Caring Kitchen serves Urbana, Champaign County for 35 years

Since 1985, Caring Kitchen has been a staple in Urbana and Champaign County, serving those in need of shelter, clothing, food, and more.

And though some of the organization’s services have had to look a little different this year because of the coronavirus pandemic, Caring Kitchen’s dedication to helping local residents in need has stayed constant.

The non-profit organization was founded 35 years ago by Carl and Nedra Gordan.

“I always tell everybody that Carl and Nedra are the heart of the Caring Kitchen; they gave birth to it,” says Caring Kitchen Executive Director Marilyn Cohn. “They listened, and now we’re doing what we need to be doing here.”

Caring Kitchen started as a soup kitchen and food pantry in the basement of a building down the street from its current location at 300 Miami St. Though the main focus was on feeding people in need, the Gordons also would set up cots for people who didn’t have anywhere to stay, Cohn says.

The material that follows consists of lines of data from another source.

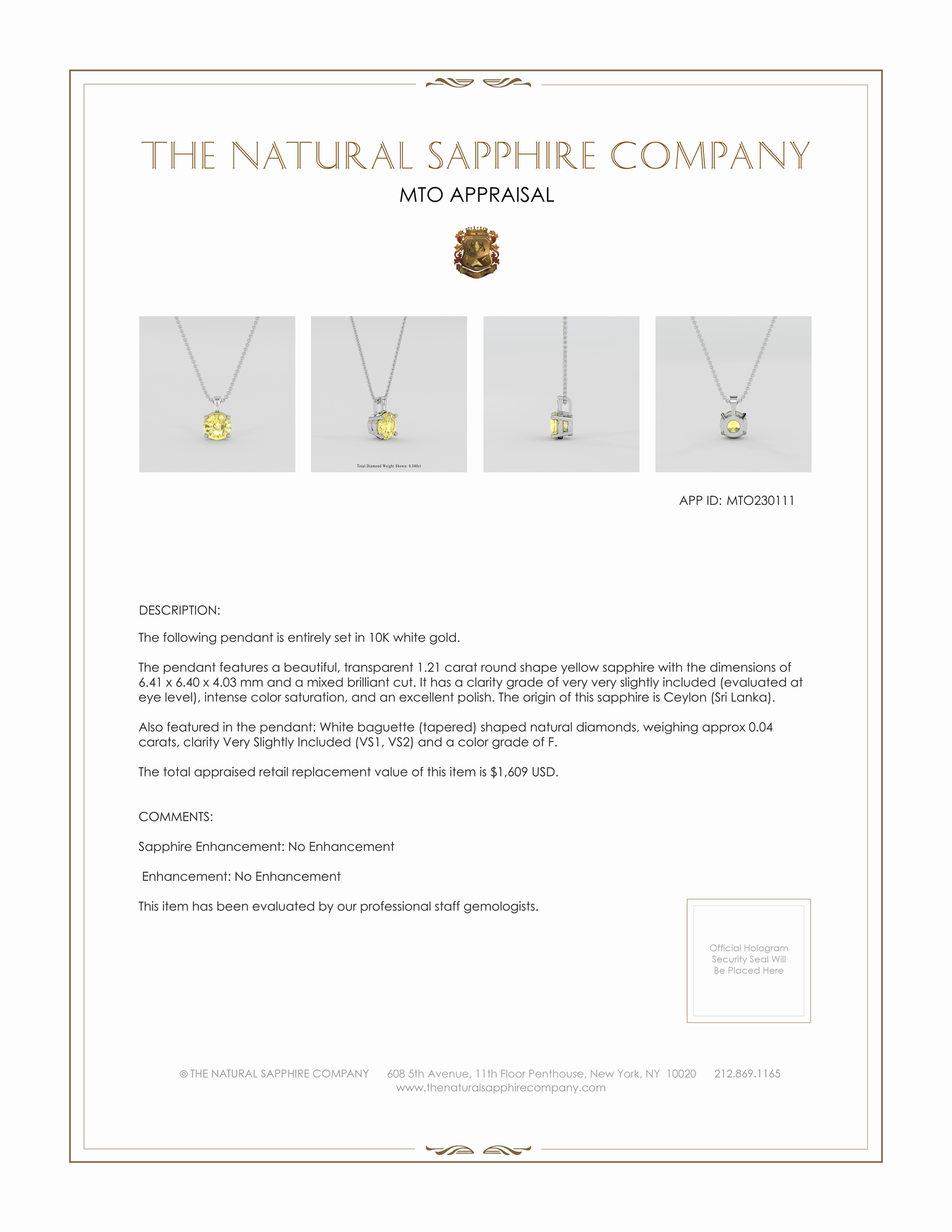 Jewelry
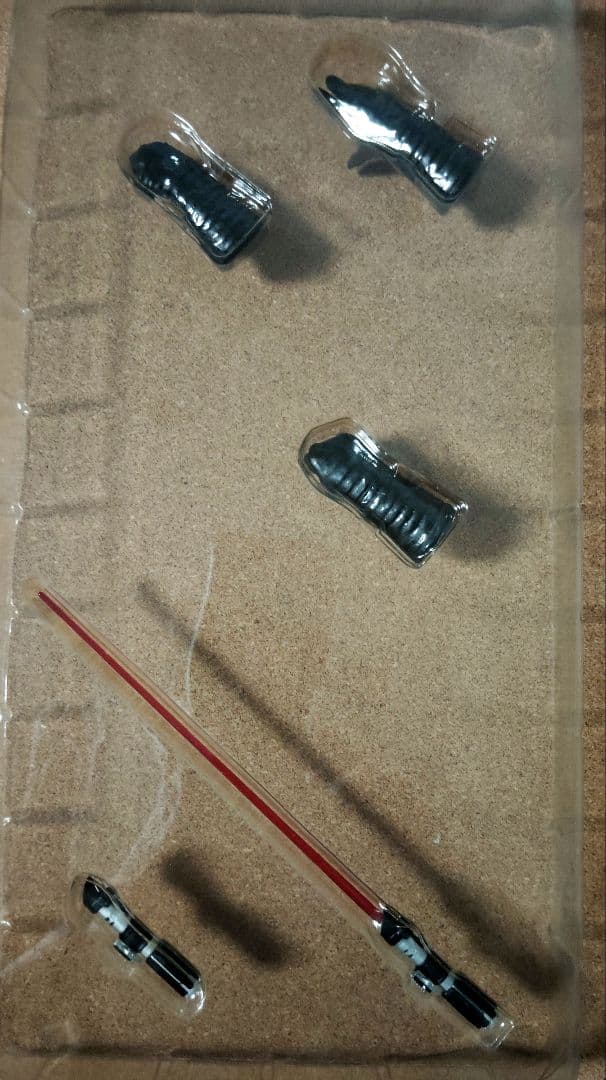 SIDESHOW/STARWARS EP4 1/6“DARTH VADER”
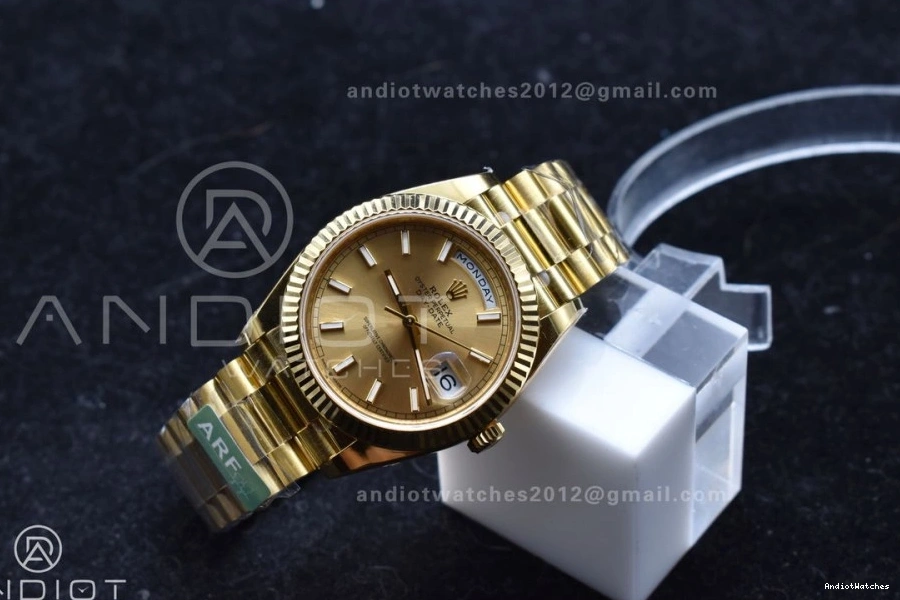 Date 1:1 40 Gold Weight) 228238 Day YG Resilient On ARF President Dial VR3255 (Gain 668 Best Bracelet Stick Edition 0326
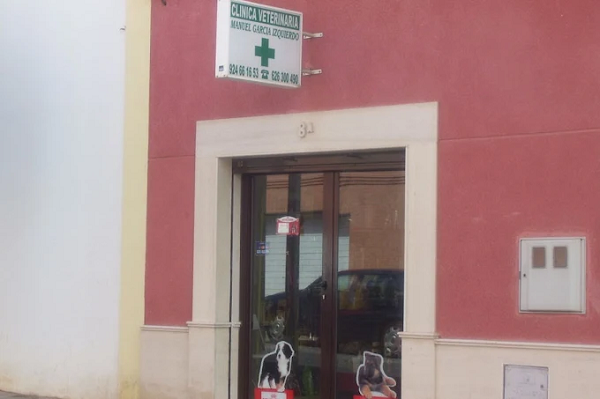 Clínica Veterinaria Manuel García Izquierdo (Almendralejo)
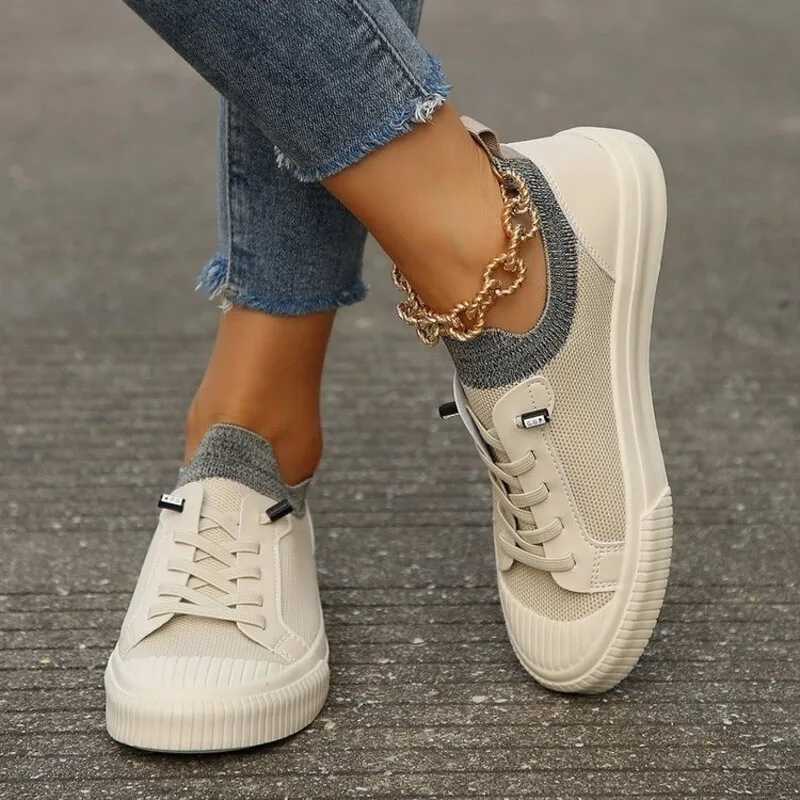 Women Sneakers Breathable light Running Shoes Four Seasons Classic Casual Sports Shoes Platform Sneaker walking shoes
Women Sneakers Breathable light Running Shoes Four Seasons Classic Casual Sports Shoes Platform Sneaker walking shoes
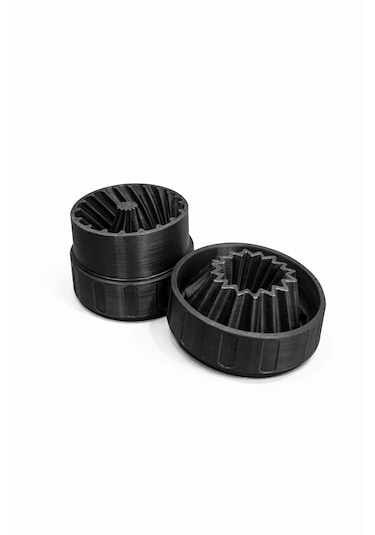 Grinder Tütün Öğütücü Siyah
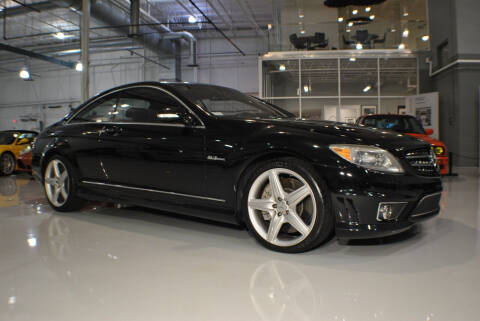 2008 Mercedes-Benz CL-Class for sale at Euro Prestige Imports llc. in Indian Trail NC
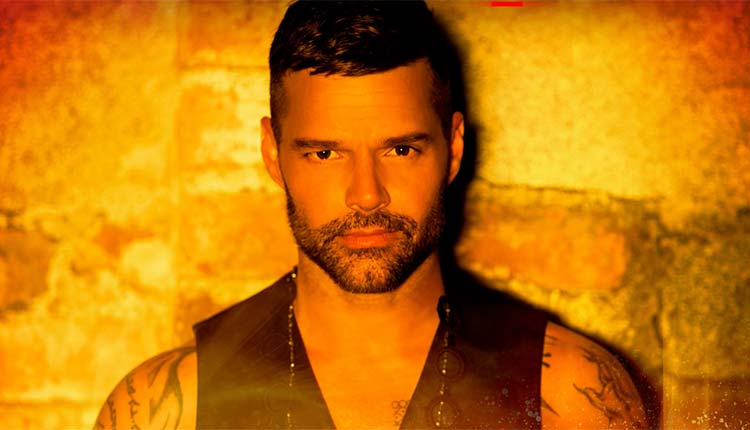 Nuevo single de Ricky Martin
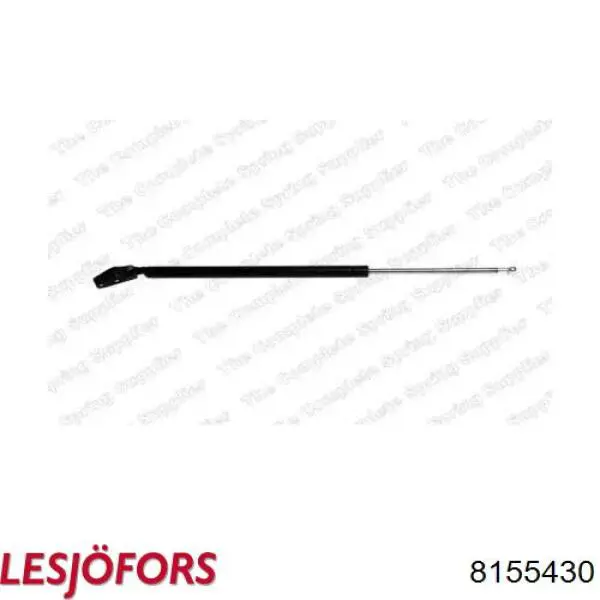 Амортизатор двері задньої Lesjofors 8155430 ціна, від 19.00 USD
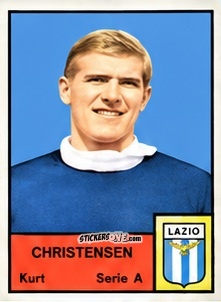 Figurina Kurt Christensen - Tutti i Calciatori 1964-65
 n. 229 - MIRA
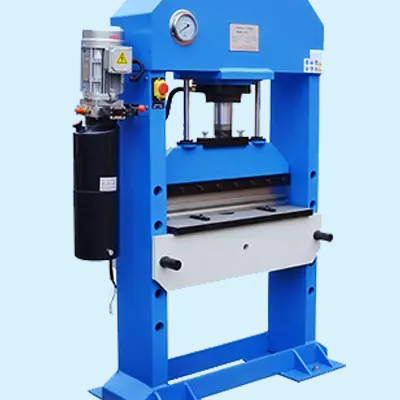 Máy ép thủy lực tự động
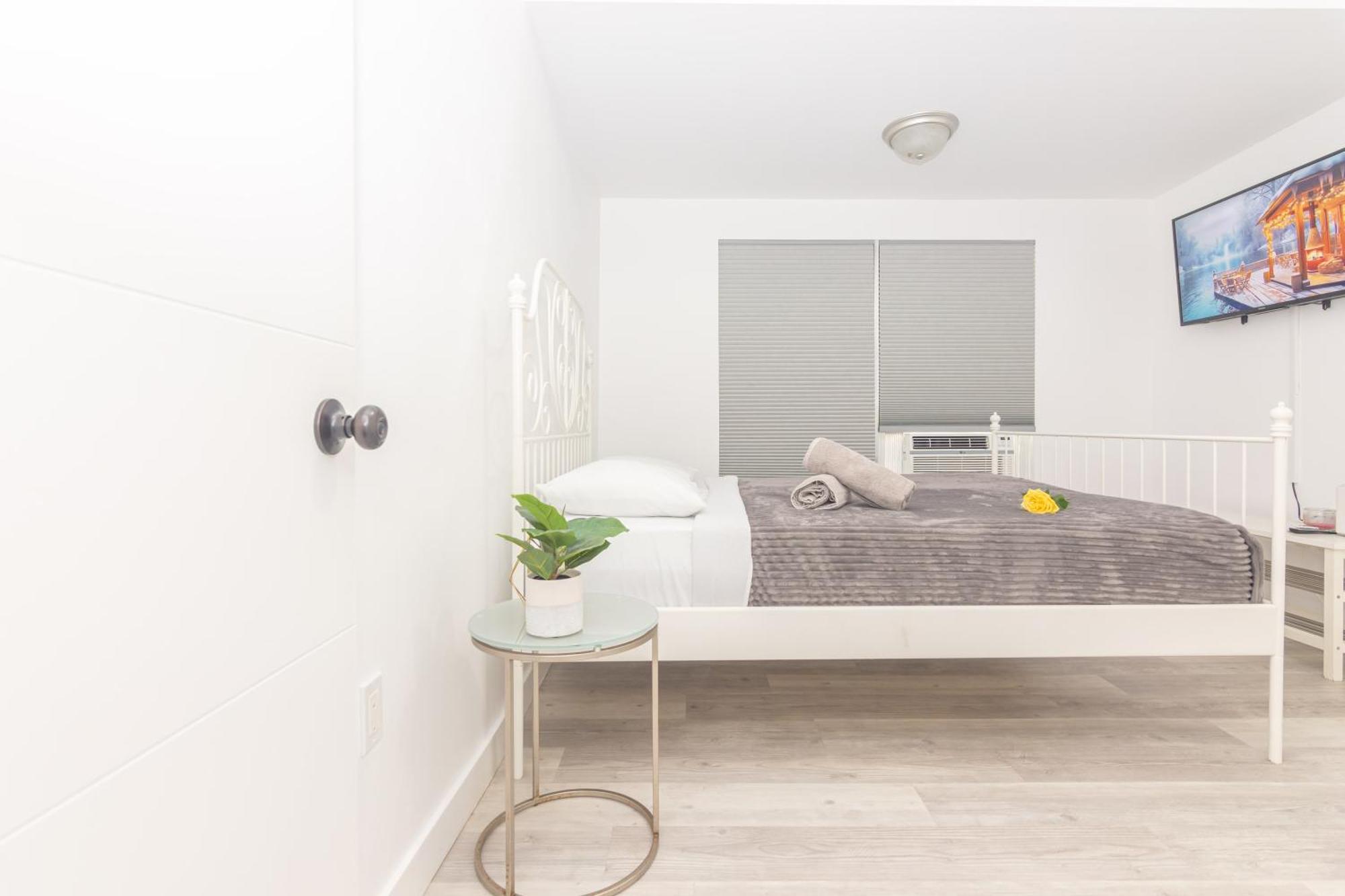 1 Bedroom Apartment - Midtown マイアミ エクステリア 写真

The current building was an empty Kroger building that Nedra was convinced it was perfect for Caring Kitchen to expand. The organization now fills half of that building and has grown to offer a wider variety of services through the years.

Though Nedra died in 1994 and Carl soon after in 1996, their mission of advocating for and serving people in need has continued.

Cohn says she has either worked for or volunteered for Caring Kitchen throughout its entire 35 year existence, and she’s proud of the work her team of employees and volunteers do – especially during times made tougher by a health crisis.

“I think that my staff has done an amazing job at keeping this going through all this. We’ve tried to say, ‘This is a very important part of our community, and we need to keep going,’” she says.

Caring Kitchen provides around-the-clock services to those in need.

Before COVID-19 restrictions, the Caring Kitchen could provide temporary living arrangements for 17 people in its shelter space, with the beds are split into a men’s dorm and a women’s dorm, Cohn says. Currently – with some creative maneuvering and beds spread out at night into rooms not usually used for sleeping – the facility is still able to accommodate 16.

Caring Kitchen also occasionally houses people in hotel rooms using COVID-specific CARES Act funding, she says. Typically, those stays are reserved for pregnant women or people who are sick but need shelter.

Clients of Caring Kitchen are background checked before they are welcomed to stay within the facility. Once someone is approved, they can stay for up to 40 days.

“What I’ve told my staff in training is that when someone walks through that door, they’re at the lowest point in their life,” says Cohn, emphasizing how her team wants to ultimately help people get back on their feet.

Caring Kitchen is part of what Cohn calls a continuum of care, in which they meet with a network of other Champaign County organizations to collectively find the best resources to support clients in need.

People staying at Caring Kitchen receive three meals a day and a snack. But, the organization also serves public meals.

Lunch is served from 11 a.m. to 12:30 p.m. Monday through Friday and dinner runs from 6 to 7 p.m. Monday through Thursday. Most weekends, local organizations and ministries volunteer to provide lunches, Cohn says.

One major meal served by Caring Kitchen each year is Thanksgiving dinner. Though the meal won’t be served in-person for the public this year, dinner will still be provided.

With 687 people served meals on Thanksgiving last year, Cohn says she knows there’s a need.

Meals this year will all be only pickup or delivery instead of a sit-down option. Details about how to make meal reservations and how to volunteer are available on Caring Kitchen’s webpage.

In addition to hot meals, Caring Kitchen’s food pantry provides monthly food boxes to families. The food pantry is accompanied by a clothing pantry, and both are open from 11 a.m. to noon every Monday, Wednesday and Friday, Cohn says.

Outside of COVID restrictions, the Caring Kitchen also offers afterschool tutoring, she says. It used to work closely with the recently closed Urbana University to staff tutoring services with students and professors interested in volunteering their time.

Caring Kitchen also partners with Urbana City Schools to run a backpack program for students who don’t get enough food at home on nights and weekends, Cohn says. Backpacks are filled with a week worth of kid-friendly cereal, snacks, and meals, such as instant noodle packs or instant macaroni and cheese.

People who need utility help also can reach out to Caring Kitchen. Though their Community Crisis Program, local residents can receive support to help pay utility bills. This program is a joint effort with Bridges Community Action Partnership, Cohn says.

Cohn credits the longstanding success of Caring Kitchen to a dedication to the organization’s mission and to the community they are both a part of and serve.

“The community, they want to see us succeed,” she says. “This community just loves us and takes such good care of us.”